━━━ Material supplied ━━━
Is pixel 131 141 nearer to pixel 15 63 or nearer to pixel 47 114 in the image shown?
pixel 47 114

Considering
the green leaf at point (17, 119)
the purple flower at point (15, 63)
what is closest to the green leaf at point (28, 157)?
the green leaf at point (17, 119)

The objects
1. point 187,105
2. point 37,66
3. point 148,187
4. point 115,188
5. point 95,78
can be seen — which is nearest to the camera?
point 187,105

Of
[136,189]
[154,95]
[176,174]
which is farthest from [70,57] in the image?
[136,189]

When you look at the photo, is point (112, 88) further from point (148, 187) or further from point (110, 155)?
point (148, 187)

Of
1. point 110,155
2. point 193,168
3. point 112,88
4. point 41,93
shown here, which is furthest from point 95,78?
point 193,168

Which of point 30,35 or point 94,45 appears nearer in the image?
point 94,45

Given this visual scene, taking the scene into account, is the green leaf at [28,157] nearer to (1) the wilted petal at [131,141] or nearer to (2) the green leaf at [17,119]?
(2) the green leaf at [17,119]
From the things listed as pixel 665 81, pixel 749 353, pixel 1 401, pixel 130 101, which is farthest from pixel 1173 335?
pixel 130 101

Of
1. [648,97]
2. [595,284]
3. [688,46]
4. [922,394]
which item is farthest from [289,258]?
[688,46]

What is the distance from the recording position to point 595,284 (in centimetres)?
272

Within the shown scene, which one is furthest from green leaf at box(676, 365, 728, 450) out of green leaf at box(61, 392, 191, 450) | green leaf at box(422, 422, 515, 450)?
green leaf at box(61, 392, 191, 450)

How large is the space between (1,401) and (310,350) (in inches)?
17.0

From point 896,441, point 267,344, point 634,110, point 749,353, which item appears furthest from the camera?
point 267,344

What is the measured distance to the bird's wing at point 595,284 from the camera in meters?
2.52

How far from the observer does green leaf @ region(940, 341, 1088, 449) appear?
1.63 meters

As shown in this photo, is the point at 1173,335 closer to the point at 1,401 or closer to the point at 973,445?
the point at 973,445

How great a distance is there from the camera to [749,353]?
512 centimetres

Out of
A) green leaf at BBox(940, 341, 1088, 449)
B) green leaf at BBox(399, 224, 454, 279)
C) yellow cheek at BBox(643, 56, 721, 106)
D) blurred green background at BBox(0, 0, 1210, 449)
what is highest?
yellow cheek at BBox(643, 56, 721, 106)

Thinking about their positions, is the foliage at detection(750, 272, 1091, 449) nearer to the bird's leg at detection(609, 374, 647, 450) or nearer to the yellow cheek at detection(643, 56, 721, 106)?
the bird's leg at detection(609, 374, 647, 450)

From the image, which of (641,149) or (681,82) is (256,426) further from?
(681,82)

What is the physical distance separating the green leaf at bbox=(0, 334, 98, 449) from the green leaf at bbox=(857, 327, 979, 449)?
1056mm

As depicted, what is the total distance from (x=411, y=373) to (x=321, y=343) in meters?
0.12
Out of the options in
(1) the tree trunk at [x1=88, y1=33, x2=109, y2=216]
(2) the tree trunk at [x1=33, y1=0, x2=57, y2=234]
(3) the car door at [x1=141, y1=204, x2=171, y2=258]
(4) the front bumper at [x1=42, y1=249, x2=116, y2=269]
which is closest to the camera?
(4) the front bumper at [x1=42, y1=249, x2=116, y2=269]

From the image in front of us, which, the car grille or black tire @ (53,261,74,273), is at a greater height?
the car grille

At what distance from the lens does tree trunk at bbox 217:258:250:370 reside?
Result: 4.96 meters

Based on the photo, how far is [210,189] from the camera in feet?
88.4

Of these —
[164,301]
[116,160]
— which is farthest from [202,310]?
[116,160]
━━━
_Stated problem:_ Extract, verbatim, the lines from the one containing "Thinking about their" through the last line of the listing above.

_Correct response:_
Thinking about their positions, is the foliage at detection(750, 272, 1091, 449) nearer to the bird's leg at detection(609, 374, 647, 450) or nearer to the yellow cheek at detection(643, 56, 721, 106)?
the bird's leg at detection(609, 374, 647, 450)

From the image, which of (641,149) or (681,82) is (256,426) further from?
(681,82)

What is the physical distance separating the green leaf at bbox=(0, 334, 98, 449) from the green leaf at bbox=(857, 327, 979, 449)?
1056mm

As depicted, what is the total distance from (x=411, y=373) to (x=321, y=343) in meters?
0.12
Out of the options in
(1) the tree trunk at [x1=88, y1=33, x2=109, y2=216]
(2) the tree trunk at [x1=33, y1=0, x2=57, y2=234]
(3) the car door at [x1=141, y1=204, x2=171, y2=258]
(4) the front bumper at [x1=42, y1=249, x2=116, y2=269]
which is closest to the camera?
(4) the front bumper at [x1=42, y1=249, x2=116, y2=269]

From the image in front of us, which, the car grille or black tire @ (53,261,74,273), is at a greater height?
the car grille

At what distance from the lens does tree trunk at bbox 217:258:250:370 reside?
Result: 4.96 meters

Based on the photo, how far is [210,189] from the camera in feet?
88.4

Of these —
[164,301]
[116,160]
— which is farthest from [202,310]?
[116,160]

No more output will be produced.